Their piece pivots around the issue of police certification and decertification. The words “certification” and “decertification” might make some people’s eyes glaze over, but this is actually a really important issue. For the last fifty-ish years (dates of implementation vary from state-to-state), police officers have had to obtain state-level certification to work in their chosen profession, much like teachers have to get licensed by the state in which they work. The same agencies that grant certifications have the power to strip those certifications (“decertify”), as well. In theory, this means that state regulators could be an important bulwark against abusive and unfit officers, because if an officer loses his or her certification, they can no longer work anywhere in the state where they’ve been decertified. Being decertified functionally ends a police officer’s career, unless they wish to move to a different state. This is a significantly more severe punishment than is, say, simply being fired by one department but remaining eligible to work in another.

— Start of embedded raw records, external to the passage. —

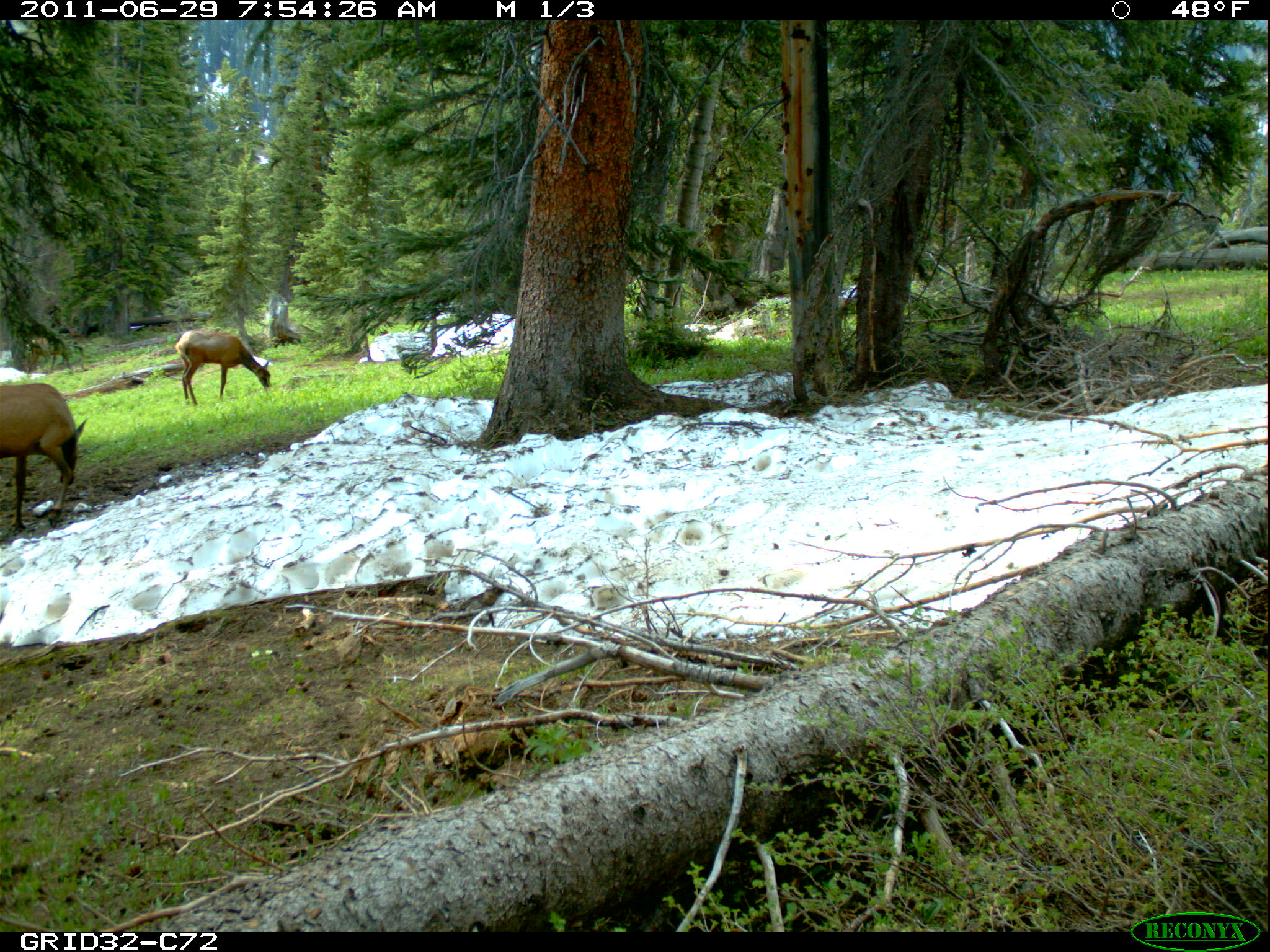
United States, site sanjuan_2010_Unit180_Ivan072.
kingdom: Animalia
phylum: Chordata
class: Mammalia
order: Artiodactyla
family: Cervidae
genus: Cervus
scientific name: Cervus elaphus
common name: red deer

As Brosseau and Woolington note, Oregon has long been held up as a national model for a well-functioning certification system. And, as they reveal, it still doesn’t work well at all:

Because the [Department of Public Safety Standards and Training] wanted thousands of dollars to provide case files underlying these cryptic conclusions, the newsroom focused its records requests on 40 officers who stayed certified after being fired. State law says the department must decertify anyone fired for cause. Yet the department interprets “for cause” so narrowly that 57 percent of fired officers stayed eligible to carry a gun and a badge elsewhere in Oregon.

Except for when officers face criminal charges, Oregon regulators wait for an officer’s employer to make the first move. Agency officials won’t open a case unless an officer has been fired, left work as part of a settlement agreement, or quit in connection with a misconduct investigation. They’ll wait until employment appeals are complete before they decide what to do.

The agency’s staff are gatekeepers. They can conclude many cases on their own.

Other cases are sent to the Police Policy Committee, an advisory committee of sheriffs, police chiefs and union representatives. The committee makes a recommendation to the board, which has the last say.

Department officials focus their power to end careers on punishing failings of “moral fitness,” which they describe as officers intentionally doing bad things.

It’s a perspective that leaves out a wide array of behavior many people would find unacceptable for a police officer.

I’ll leave it to the reader to check out the various behaviors in question, which range from extreme violence to gross incompetence. But suffice to say that this is not a system that is working.